I admire this book a great deal.

With my own high-school-aged kids, however, I found two problems with Adler: First, reading the entire book is a bit much — overload for most high schoolers; most kids can only stand a modest amount of reading about reading. Second, the key messages are best delivered, I found, in conjunction with actually reading challenging texts, so that the student immediately begins applying the key ideas. 

Here's what I did:

  • The chapter "How to Mark a Book" in support of challenging assignments. I selected what I considered a key chapter from Adler, condensed and updated it (see attached), and then had my kids read the Adler chapter in conjunction with reading a challenging author.
  • Discussion. When my kids and I discussed their reading, we would also discuss their annotations. Whenever interesting points emerged from our discussions, I encouraged them to beef up their annotations — i.e., transform each book into a record of their own learning and observations, as Adler recommends.

• GOAL:
Copy out the passage about using Adler's book with high-school-aged kids word for word, from its first sentence to its last.

• RECORD EXTRACTS:
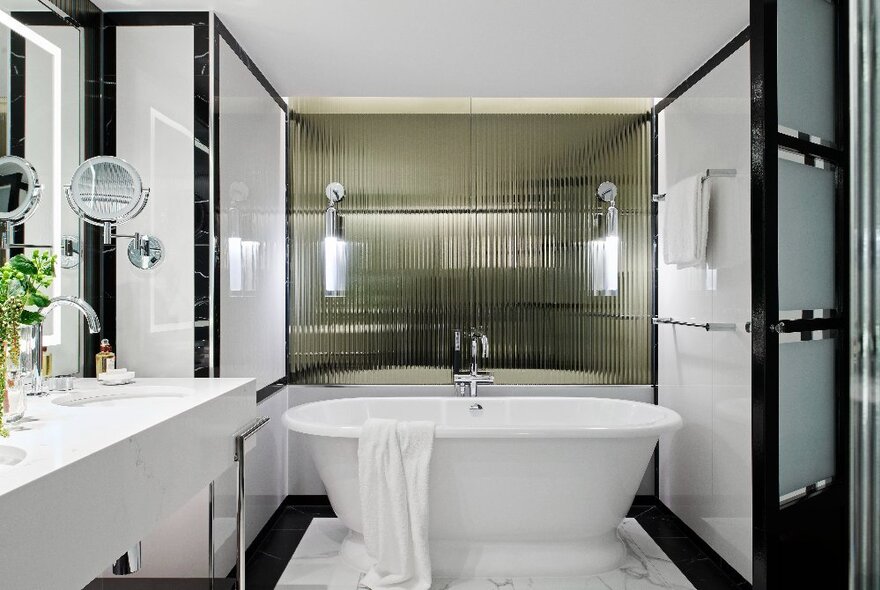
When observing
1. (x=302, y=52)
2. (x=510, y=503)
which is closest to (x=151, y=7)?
(x=302, y=52)

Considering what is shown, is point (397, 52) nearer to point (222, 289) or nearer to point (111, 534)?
point (222, 289)

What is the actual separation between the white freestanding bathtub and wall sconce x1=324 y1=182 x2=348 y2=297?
1.11m

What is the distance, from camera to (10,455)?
4.21 ft

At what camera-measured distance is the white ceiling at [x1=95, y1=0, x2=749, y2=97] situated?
8.25ft

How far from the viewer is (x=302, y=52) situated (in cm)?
298

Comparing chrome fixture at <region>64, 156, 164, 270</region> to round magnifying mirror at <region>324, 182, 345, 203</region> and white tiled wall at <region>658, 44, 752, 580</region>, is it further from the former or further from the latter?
white tiled wall at <region>658, 44, 752, 580</region>

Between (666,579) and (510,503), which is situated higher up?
(510,503)

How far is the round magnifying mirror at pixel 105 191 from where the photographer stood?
82.8 inches

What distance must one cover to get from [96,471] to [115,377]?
1.09m

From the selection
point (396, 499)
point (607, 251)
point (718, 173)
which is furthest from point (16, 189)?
point (607, 251)

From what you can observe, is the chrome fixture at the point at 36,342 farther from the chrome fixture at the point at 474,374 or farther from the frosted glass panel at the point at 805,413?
the chrome fixture at the point at 474,374

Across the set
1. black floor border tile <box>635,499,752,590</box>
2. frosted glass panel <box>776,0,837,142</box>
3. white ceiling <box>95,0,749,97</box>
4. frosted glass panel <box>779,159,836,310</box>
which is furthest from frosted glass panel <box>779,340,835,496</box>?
white ceiling <box>95,0,749,97</box>

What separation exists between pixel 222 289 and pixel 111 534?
1.51 meters

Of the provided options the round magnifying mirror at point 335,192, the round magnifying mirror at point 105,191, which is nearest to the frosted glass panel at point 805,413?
the round magnifying mirror at point 105,191
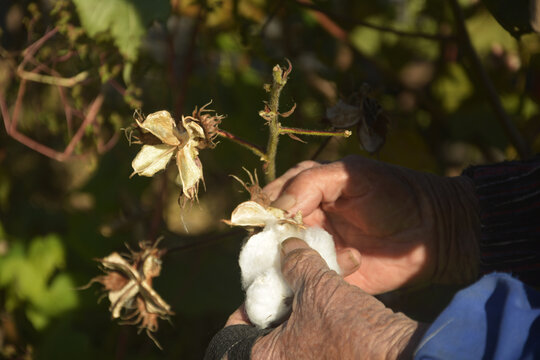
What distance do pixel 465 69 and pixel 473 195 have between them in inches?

• SOLVED EXERCISE:
I admire this book a great deal.

With my own high-school-aged kids, however, I found two problems with Adler: First, reading the entire book is a bit much — overload for most high schoolers; most kids can only stand a modest amount of reading about reading. Second, the key messages are best delivered, I found, in conjunction with actually reading challenging texts, so that the student immediately begins applying the key ideas. 

Here's what I did:

  • The chapter "How to Mark a Book" in support of challenging assignments. I selected what I considered a key chapter from Adler, condensed and updated it (see attached), and then had my kids read the Adler chapter in conjunction with reading a challenging author.
  • Discussion. When my kids and I discussed their reading, we would also discuss their annotations. Whenever interesting points emerged from our discussions, I encouraged them to beef up their annotations — i.e., transform each book into a record of their own learning and observations, as Adler recommends.